--- start Given records ---

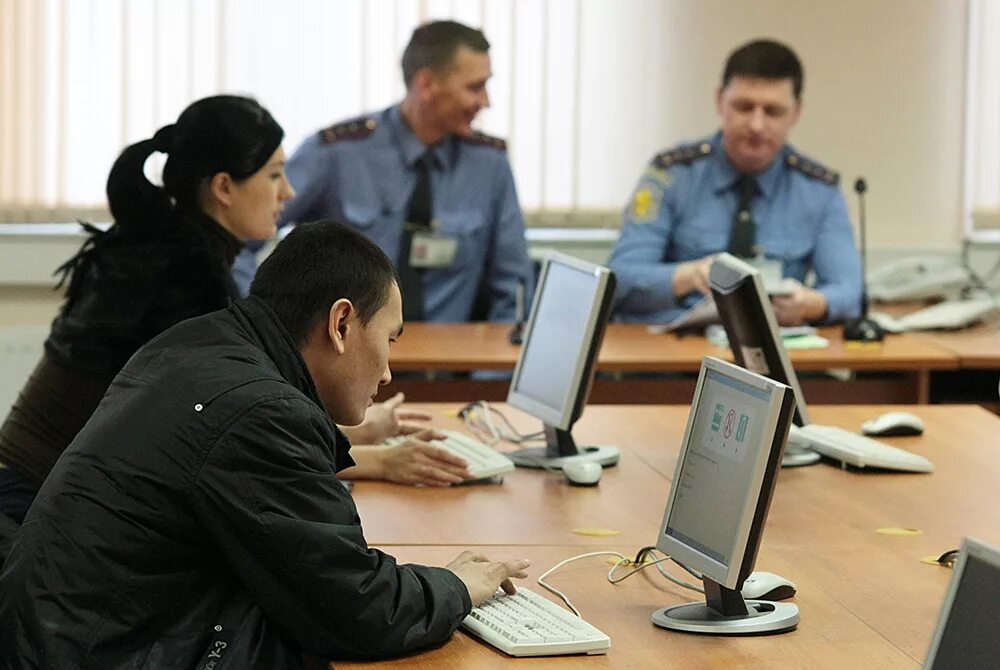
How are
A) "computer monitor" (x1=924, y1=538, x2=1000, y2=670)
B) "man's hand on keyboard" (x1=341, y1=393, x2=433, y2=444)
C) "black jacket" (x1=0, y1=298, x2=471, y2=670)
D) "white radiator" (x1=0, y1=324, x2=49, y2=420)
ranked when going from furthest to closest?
1. "white radiator" (x1=0, y1=324, x2=49, y2=420)
2. "man's hand on keyboard" (x1=341, y1=393, x2=433, y2=444)
3. "black jacket" (x1=0, y1=298, x2=471, y2=670)
4. "computer monitor" (x1=924, y1=538, x2=1000, y2=670)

--- end Given records ---

• [Task directions] Please copy the text of the entries above word for word, leaving out the pictures.

• [Worked solution]
How are
A) "computer monitor" (x1=924, y1=538, x2=1000, y2=670)
B) "man's hand on keyboard" (x1=341, y1=393, x2=433, y2=444)
C) "black jacket" (x1=0, y1=298, x2=471, y2=670)
D) "white radiator" (x1=0, y1=324, x2=49, y2=420)
ranked when going from furthest to closest?
1. "white radiator" (x1=0, y1=324, x2=49, y2=420)
2. "man's hand on keyboard" (x1=341, y1=393, x2=433, y2=444)
3. "black jacket" (x1=0, y1=298, x2=471, y2=670)
4. "computer monitor" (x1=924, y1=538, x2=1000, y2=670)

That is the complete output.